Starting with the line that contains "Given the choices", copy every line through the end of the data below, exactly and with nothing added.

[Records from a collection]
§

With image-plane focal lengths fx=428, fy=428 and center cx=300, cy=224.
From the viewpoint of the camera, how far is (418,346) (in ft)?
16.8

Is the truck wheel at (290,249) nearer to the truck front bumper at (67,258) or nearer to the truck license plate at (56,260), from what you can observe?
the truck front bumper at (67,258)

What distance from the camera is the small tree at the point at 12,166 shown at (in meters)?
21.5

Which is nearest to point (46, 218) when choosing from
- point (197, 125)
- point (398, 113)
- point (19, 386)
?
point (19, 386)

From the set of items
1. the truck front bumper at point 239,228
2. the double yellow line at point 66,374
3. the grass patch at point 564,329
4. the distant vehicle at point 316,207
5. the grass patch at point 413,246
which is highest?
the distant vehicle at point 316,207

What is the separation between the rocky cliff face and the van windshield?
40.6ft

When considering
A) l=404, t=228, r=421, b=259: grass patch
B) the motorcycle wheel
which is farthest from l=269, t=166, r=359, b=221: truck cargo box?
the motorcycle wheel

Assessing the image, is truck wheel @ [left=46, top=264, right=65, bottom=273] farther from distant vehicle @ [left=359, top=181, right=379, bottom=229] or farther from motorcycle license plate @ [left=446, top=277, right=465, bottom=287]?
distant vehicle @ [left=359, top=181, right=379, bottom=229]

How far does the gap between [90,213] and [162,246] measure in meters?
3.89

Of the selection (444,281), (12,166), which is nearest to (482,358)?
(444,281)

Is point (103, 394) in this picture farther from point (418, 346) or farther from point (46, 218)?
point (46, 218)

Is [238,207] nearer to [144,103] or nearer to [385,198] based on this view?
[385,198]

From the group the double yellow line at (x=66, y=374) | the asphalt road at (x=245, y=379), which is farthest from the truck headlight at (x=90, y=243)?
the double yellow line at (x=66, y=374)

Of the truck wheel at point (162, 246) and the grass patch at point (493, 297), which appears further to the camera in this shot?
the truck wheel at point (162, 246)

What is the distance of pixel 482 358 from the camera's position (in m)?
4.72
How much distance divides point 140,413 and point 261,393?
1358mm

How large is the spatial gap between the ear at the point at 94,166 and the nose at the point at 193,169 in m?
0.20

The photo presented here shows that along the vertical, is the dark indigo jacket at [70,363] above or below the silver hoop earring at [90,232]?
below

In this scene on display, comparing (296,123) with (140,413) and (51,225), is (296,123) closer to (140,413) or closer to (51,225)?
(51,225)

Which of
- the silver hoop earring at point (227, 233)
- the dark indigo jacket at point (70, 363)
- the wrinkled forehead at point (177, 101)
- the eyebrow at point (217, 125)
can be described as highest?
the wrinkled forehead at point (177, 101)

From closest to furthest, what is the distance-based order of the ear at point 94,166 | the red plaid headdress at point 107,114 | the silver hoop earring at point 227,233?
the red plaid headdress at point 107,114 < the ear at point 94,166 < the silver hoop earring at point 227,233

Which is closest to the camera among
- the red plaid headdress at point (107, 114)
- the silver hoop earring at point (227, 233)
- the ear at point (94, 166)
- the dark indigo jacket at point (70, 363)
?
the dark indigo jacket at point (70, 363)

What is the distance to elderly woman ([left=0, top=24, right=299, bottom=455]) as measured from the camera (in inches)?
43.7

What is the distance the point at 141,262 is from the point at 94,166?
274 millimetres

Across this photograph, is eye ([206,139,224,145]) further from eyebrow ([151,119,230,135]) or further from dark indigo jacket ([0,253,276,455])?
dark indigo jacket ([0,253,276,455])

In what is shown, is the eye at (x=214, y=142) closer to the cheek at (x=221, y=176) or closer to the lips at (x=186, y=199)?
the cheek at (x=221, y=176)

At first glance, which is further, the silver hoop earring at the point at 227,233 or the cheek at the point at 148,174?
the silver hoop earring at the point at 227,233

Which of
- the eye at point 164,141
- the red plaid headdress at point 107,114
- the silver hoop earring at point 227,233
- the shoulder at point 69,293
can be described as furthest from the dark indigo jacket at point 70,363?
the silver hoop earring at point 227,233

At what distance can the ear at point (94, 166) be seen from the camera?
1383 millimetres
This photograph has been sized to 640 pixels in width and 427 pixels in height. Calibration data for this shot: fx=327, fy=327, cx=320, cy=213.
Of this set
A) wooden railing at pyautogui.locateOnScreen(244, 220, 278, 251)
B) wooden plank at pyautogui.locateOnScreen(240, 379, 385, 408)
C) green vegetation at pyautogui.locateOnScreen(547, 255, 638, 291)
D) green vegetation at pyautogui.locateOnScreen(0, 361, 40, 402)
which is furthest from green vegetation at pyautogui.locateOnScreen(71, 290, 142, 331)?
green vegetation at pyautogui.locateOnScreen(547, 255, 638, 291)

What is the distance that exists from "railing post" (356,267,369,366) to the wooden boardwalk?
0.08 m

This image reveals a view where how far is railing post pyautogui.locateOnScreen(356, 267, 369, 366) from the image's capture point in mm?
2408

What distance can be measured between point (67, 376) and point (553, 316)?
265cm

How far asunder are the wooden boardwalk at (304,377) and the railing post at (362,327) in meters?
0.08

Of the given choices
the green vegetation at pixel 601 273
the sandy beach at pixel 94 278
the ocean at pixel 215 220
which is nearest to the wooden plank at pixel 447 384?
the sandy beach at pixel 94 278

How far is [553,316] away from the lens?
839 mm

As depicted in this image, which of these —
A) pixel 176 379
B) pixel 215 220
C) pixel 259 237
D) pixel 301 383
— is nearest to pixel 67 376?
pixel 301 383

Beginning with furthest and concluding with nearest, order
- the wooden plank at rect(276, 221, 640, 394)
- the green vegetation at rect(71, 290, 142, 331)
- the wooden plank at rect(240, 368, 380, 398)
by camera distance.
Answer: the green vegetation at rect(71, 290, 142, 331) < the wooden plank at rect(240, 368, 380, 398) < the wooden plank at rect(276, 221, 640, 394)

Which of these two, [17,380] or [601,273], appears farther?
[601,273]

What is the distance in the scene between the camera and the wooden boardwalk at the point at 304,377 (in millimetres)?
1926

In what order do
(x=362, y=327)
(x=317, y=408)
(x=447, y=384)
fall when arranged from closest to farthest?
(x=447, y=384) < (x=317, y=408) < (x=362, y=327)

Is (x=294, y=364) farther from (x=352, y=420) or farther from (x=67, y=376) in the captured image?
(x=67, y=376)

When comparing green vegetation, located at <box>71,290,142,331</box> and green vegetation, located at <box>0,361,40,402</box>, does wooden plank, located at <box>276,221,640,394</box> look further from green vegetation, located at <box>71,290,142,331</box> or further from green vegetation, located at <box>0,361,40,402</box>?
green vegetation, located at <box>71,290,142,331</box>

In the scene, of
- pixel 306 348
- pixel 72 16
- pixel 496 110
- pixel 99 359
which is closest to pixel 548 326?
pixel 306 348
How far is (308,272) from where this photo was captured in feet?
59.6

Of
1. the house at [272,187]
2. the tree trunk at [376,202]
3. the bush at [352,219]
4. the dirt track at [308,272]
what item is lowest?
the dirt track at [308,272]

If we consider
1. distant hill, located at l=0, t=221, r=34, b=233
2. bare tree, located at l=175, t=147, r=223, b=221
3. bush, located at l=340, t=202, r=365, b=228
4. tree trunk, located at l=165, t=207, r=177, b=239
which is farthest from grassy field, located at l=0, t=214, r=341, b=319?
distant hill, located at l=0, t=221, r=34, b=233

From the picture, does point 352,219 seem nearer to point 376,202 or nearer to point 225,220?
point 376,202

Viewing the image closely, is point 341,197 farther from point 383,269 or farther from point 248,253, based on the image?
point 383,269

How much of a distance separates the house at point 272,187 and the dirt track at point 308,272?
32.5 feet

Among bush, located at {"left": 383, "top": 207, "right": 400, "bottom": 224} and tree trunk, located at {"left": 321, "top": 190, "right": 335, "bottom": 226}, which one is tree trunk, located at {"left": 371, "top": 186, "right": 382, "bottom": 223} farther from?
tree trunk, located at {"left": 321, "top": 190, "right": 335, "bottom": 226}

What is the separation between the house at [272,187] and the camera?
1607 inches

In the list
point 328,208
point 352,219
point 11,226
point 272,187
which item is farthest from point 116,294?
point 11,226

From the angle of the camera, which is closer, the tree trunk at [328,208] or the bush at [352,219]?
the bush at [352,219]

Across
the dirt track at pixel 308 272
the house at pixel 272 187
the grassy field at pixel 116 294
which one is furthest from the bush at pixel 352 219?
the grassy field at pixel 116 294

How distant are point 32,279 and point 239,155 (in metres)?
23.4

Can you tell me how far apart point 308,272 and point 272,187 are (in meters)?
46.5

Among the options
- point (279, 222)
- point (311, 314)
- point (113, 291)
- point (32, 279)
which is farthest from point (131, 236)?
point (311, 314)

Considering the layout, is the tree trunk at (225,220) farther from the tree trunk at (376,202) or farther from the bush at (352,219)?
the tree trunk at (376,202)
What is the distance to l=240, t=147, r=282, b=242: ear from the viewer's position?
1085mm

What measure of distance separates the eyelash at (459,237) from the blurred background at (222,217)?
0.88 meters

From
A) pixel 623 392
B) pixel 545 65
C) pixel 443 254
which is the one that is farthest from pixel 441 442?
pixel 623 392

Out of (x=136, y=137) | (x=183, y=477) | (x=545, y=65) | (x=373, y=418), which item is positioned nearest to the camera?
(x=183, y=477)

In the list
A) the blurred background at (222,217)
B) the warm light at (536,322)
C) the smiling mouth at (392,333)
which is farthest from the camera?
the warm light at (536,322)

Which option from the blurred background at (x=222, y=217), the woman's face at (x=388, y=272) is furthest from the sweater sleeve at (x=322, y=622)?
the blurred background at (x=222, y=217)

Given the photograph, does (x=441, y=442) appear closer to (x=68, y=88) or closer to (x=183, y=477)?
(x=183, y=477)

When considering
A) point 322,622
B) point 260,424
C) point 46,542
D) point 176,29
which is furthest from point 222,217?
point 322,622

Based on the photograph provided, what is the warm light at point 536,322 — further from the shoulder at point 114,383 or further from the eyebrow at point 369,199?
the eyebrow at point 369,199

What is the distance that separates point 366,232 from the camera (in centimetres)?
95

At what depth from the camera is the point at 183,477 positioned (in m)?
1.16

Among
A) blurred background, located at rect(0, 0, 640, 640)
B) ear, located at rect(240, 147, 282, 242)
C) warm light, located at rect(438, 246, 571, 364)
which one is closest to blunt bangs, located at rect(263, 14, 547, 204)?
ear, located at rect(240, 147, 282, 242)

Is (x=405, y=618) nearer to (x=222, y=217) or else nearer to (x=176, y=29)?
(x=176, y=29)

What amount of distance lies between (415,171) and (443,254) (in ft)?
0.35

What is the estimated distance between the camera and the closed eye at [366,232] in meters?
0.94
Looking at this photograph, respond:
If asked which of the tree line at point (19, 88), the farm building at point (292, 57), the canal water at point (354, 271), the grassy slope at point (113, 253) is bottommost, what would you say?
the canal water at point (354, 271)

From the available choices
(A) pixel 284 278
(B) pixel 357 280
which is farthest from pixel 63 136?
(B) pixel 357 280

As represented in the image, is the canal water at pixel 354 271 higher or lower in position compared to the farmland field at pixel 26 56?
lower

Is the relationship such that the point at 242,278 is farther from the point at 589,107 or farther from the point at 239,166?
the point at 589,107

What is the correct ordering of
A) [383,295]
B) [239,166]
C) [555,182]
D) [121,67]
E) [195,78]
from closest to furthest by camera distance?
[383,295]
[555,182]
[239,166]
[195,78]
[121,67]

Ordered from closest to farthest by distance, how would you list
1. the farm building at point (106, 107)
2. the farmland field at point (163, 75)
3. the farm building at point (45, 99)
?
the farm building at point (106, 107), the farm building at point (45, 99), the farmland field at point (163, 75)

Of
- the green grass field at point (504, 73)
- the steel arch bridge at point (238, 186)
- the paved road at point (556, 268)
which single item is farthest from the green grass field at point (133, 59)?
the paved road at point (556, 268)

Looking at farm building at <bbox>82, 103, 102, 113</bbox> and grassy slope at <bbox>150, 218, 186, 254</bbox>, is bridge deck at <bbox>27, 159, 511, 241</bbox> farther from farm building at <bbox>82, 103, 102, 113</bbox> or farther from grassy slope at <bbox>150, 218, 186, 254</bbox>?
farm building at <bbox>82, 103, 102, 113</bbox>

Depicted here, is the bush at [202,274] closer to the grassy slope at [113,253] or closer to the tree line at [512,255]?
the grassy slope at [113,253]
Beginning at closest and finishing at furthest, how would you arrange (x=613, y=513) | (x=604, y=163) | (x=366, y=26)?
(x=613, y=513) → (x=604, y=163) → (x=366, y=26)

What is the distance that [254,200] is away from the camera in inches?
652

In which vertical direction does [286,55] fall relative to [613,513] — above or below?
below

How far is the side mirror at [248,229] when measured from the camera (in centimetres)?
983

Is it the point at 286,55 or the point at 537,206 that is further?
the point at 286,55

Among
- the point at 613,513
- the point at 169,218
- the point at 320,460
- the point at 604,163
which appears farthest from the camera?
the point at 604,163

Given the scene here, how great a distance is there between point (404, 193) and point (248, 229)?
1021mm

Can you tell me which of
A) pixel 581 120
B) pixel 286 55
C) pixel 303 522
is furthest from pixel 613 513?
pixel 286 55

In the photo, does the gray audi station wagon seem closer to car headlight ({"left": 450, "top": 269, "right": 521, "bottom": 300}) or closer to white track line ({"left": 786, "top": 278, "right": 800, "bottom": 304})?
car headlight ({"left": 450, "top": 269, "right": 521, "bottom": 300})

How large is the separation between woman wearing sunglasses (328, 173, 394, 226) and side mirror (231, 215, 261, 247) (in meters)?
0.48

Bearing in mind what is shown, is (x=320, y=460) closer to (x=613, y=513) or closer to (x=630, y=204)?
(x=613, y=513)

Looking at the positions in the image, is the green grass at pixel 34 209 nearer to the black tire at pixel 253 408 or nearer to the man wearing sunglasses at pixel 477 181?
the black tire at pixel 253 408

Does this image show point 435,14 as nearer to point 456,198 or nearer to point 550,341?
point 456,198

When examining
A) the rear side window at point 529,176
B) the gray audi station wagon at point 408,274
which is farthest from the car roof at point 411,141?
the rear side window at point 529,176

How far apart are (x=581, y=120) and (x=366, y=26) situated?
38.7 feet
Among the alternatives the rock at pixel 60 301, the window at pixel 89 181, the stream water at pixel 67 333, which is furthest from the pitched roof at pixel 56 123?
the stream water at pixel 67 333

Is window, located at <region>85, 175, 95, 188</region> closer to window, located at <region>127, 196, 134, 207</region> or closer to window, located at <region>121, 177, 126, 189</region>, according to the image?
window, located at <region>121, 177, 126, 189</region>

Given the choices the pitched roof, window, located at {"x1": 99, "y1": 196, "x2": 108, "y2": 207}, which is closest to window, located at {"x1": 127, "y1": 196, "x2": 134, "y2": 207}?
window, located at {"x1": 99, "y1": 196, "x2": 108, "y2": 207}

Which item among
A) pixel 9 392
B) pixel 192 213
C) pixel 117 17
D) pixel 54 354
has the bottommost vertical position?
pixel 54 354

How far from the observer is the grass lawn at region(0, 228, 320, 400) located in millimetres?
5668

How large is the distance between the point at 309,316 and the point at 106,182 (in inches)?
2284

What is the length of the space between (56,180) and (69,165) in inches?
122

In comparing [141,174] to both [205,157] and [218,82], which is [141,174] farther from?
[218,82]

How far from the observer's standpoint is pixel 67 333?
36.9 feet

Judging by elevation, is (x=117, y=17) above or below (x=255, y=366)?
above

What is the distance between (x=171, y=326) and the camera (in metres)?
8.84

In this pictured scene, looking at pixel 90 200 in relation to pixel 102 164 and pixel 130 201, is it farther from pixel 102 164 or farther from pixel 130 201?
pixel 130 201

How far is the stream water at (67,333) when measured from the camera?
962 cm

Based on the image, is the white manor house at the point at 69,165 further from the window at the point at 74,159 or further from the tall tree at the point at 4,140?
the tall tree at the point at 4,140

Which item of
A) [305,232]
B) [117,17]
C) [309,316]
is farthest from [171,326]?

§

• _RESULT_:
Given the choices the pitched roof, window, located at {"x1": 99, "y1": 196, "x2": 108, "y2": 207}, which is closest to window, located at {"x1": 127, "y1": 196, "x2": 134, "y2": 207}?
window, located at {"x1": 99, "y1": 196, "x2": 108, "y2": 207}

Which item among
A) pixel 9 392
B) pixel 192 213
C) pixel 117 17
D) pixel 54 354
has the bottommost vertical position?
pixel 54 354

How far from the observer is the grass lawn at region(0, 228, 320, 400) located in millimetres?
5668

How large is the distance between the point at 309,316 and the point at 106,182 (in inches)?
2284

What is the length of the space between (56,180) and (69,165) in inches?
122

In comparing [141,174] to both [205,157] and [218,82], which is [141,174] farther from?
[218,82]

How far from the observer's standpoint is pixel 67 333?
36.9 feet

Judging by elevation, is (x=117, y=17) above or below (x=255, y=366)?
above

What is the distance between (x=171, y=326) and the camera (in metres)?
8.84

In this pictured scene, looking at pixel 90 200 in relation to pixel 102 164 and pixel 130 201, is it farther from pixel 102 164 or farther from pixel 130 201?
pixel 130 201

How far is the stream water at (67,333) when measured from the camera?
962 cm

Based on the image, is the white manor house at the point at 69,165 further from the window at the point at 74,159 or further from the tall tree at the point at 4,140?
the tall tree at the point at 4,140

Which item of
A) [305,232]
B) [117,17]
C) [309,316]
is farthest from [171,326]?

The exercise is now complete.